Katims doesn’t take the Glee approach of packing the episodes with varied musical numbers, many of them presented as fantasy sequences. Outside of the audition montage and a football party several theater kids crash to sing “Carry On,” the only songs we hear are from Spring Awakening as part of the rehearsal and performance process. These are great, award-winning songs, being sung by talented vocalists (even if many of them are trying to seem less polished to pass as high school amateurs), but your mileage will vary for the repeated snippets of “Mama Who Bore Me” or “Totally Fucked”(*).

(*) In an unintentionally meta bit of business, Lou is told that the F-word can’t be sung in a school production, and when someone tries singing it, anyway, the sound drops out because Rise is a television show on a broadcast network that’s answerable to the FCC.

Like any successful high school theater production as it moves from conception to performance, Rise gains in confidence and effectiveness as it goes along, and the later episodes feature just enough of other characters telling off Lou to suggest that a second season might better understand how to present this guy.
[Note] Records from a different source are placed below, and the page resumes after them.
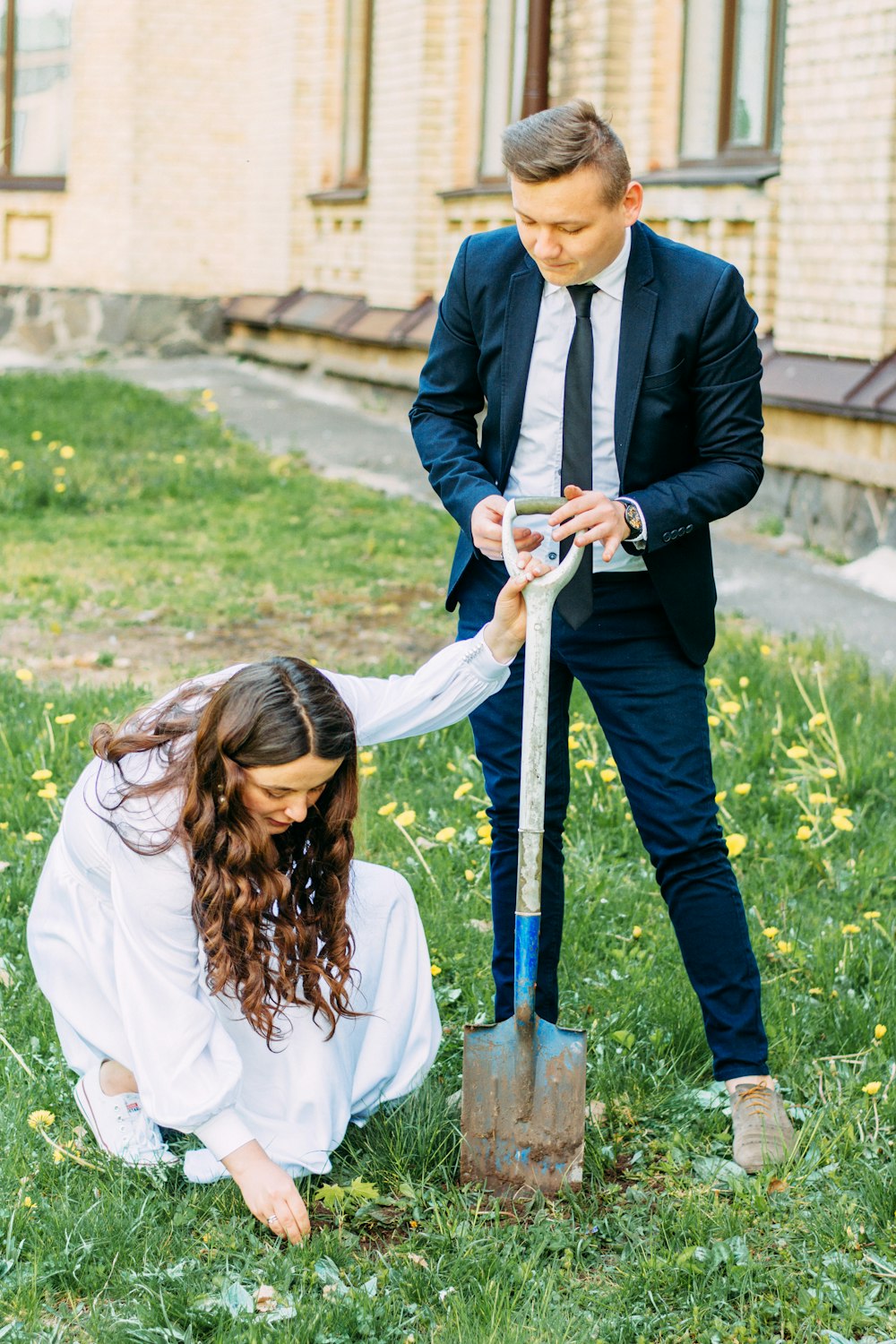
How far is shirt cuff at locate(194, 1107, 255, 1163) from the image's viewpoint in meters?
2.74

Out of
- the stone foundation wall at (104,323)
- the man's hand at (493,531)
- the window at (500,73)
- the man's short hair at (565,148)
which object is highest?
the window at (500,73)

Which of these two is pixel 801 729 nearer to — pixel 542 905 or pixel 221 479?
pixel 542 905

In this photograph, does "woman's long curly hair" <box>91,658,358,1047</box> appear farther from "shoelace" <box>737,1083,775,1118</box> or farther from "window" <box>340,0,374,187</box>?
"window" <box>340,0,374,187</box>

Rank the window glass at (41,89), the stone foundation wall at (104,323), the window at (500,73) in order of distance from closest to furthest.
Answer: the window at (500,73) → the stone foundation wall at (104,323) → the window glass at (41,89)

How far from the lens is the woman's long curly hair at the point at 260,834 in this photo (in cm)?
272

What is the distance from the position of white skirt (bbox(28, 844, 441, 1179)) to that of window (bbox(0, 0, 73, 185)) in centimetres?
1466

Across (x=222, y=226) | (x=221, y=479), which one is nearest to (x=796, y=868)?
(x=221, y=479)

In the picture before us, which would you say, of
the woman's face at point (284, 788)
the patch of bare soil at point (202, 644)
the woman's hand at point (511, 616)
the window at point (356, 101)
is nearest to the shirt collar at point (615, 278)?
the woman's hand at point (511, 616)

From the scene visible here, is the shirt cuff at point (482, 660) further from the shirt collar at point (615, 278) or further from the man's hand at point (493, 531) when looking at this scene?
the shirt collar at point (615, 278)

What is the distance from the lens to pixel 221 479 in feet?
33.8

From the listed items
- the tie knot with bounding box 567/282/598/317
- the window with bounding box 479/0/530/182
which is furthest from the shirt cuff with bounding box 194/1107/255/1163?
the window with bounding box 479/0/530/182

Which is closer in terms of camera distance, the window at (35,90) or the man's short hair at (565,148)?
the man's short hair at (565,148)

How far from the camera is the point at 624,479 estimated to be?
304 centimetres

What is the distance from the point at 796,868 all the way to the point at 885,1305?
1792 mm
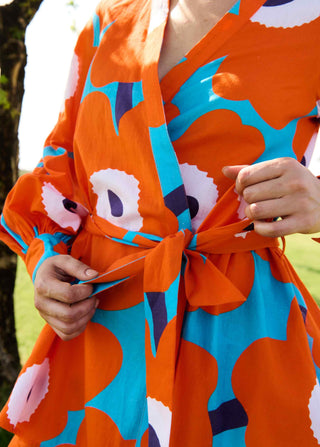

Katims himself came to television from the theater, where he was working as a playwright when he got hired to join the My So-Called Life writing staff. Between that series and Friday Night Lights, he’s been part of two of the four best shows ever made about high school (along with Freaks and Geeks and Buffy the Vampire Slayer). Any time he steps into another fictional classroom, it’s an event, and I know a lot of TV drama fans — not to mention musical theater fans — who’ve been excited for months to see Rise. But not every production, even one with as much raw talent involved as this, seems as brilliant when it’s up on its feet as when it first existed in the writer’s head.